Honest With God

God has been growing me in the area of honesty.  (Psalm 62:8)  I have often felt like a “good Christian” should never doubt God or question anything He says.  So, in an effort to appear “good” (because I thought that’s what would earn love and acceptance), I have rarely voiced my doubts or questions, especially to God.  The funny thing is God already knows all my doubts and questions.  Nothing is hidden from Him.  (Hebrews 4:13)  Through a conversation with Him the other day, I saw that my being honest with Him allowed Him to come in and heal me.  The conversation (not audible, but in my heart & mind) went something like this:

Me:  I can’t be good all the time.  I try so hard, but I just can’t.  I’ll never be good enough.

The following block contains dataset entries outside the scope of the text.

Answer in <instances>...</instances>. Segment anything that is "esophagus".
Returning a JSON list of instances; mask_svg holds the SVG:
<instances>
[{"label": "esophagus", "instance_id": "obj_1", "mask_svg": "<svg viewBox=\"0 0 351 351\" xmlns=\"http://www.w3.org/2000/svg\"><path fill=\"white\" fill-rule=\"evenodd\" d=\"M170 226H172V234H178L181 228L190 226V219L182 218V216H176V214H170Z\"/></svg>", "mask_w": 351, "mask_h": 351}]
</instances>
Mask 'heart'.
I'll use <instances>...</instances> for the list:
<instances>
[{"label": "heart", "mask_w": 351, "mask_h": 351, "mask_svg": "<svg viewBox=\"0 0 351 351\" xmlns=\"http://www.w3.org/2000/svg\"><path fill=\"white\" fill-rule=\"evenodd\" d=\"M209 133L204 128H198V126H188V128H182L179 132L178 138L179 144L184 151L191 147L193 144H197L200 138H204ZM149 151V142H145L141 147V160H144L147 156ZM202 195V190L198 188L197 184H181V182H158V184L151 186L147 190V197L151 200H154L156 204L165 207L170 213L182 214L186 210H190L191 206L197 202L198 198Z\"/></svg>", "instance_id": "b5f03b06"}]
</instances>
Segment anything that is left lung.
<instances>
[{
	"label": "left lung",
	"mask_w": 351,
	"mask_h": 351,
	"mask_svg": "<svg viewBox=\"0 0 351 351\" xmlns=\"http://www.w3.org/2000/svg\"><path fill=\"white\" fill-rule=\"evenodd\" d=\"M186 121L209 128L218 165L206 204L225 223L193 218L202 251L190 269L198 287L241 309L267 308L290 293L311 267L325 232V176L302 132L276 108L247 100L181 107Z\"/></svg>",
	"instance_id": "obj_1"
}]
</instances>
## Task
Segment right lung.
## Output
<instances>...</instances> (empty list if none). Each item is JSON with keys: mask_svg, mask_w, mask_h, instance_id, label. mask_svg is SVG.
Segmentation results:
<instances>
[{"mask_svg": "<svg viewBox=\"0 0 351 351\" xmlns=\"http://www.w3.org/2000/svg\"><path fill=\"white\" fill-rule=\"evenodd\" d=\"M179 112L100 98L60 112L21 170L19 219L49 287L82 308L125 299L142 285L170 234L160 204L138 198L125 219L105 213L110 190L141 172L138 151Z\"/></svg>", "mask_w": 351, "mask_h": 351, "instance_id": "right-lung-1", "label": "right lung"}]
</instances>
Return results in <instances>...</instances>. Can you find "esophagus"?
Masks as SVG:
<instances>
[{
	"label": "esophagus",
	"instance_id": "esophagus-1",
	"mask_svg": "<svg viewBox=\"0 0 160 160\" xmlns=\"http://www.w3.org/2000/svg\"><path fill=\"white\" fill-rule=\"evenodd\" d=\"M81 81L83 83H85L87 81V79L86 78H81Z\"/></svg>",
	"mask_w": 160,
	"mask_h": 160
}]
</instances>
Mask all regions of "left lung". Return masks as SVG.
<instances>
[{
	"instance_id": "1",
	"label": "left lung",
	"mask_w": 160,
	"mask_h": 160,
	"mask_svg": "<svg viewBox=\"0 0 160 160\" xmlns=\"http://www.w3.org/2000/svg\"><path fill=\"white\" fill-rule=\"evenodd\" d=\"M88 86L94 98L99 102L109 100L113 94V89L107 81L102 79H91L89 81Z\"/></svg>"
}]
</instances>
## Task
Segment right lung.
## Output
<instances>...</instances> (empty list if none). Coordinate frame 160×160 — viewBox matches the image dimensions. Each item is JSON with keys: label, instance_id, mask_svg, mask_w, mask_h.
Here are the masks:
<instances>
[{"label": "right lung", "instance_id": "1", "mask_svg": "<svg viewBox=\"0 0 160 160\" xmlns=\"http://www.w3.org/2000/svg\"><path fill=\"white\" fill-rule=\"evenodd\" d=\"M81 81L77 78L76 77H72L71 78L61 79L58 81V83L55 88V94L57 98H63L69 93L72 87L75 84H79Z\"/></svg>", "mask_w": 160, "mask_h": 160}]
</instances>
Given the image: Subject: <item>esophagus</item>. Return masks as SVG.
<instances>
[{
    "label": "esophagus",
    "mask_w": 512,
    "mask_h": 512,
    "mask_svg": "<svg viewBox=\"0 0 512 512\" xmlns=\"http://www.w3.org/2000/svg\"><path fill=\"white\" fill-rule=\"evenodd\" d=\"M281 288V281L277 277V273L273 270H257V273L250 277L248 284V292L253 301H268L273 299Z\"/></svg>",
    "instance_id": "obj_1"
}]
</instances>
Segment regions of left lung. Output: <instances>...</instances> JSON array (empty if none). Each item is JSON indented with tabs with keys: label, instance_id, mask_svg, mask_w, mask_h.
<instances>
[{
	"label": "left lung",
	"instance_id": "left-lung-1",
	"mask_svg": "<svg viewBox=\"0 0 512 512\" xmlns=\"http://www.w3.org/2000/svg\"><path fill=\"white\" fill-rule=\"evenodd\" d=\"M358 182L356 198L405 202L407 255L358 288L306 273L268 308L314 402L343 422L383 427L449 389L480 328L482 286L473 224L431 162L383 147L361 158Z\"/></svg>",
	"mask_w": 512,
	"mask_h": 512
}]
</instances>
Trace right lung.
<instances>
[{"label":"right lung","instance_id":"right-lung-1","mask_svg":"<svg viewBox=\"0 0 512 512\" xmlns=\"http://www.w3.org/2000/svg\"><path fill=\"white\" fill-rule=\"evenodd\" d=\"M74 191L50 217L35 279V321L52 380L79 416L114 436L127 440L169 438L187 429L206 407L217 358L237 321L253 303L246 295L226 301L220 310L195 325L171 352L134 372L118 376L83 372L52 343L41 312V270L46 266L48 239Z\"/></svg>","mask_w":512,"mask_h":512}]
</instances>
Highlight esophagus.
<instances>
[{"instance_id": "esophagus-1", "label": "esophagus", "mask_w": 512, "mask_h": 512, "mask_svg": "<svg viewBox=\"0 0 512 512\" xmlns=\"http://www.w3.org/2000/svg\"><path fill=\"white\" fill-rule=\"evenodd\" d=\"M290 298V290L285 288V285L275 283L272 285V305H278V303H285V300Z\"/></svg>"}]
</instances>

God:  It’s okay.  I love you even when you mess up.

Me:  That doesn’t make any sense!  Other people get mad at me when I mess up.  I get mad at other people when they do something wrong.  How can you love me and not be angry at me when I fail?

God:  I’m not like you.  I love you even when you’re bad.  I can watch you do things wrong and not be mad at you.  I’m just different.  I give you the freedom to fail.

Me:  But, how can you do that?  I don’t deserve to be loved!

God:  I am GOD.  I AM love.  That’s just what I do.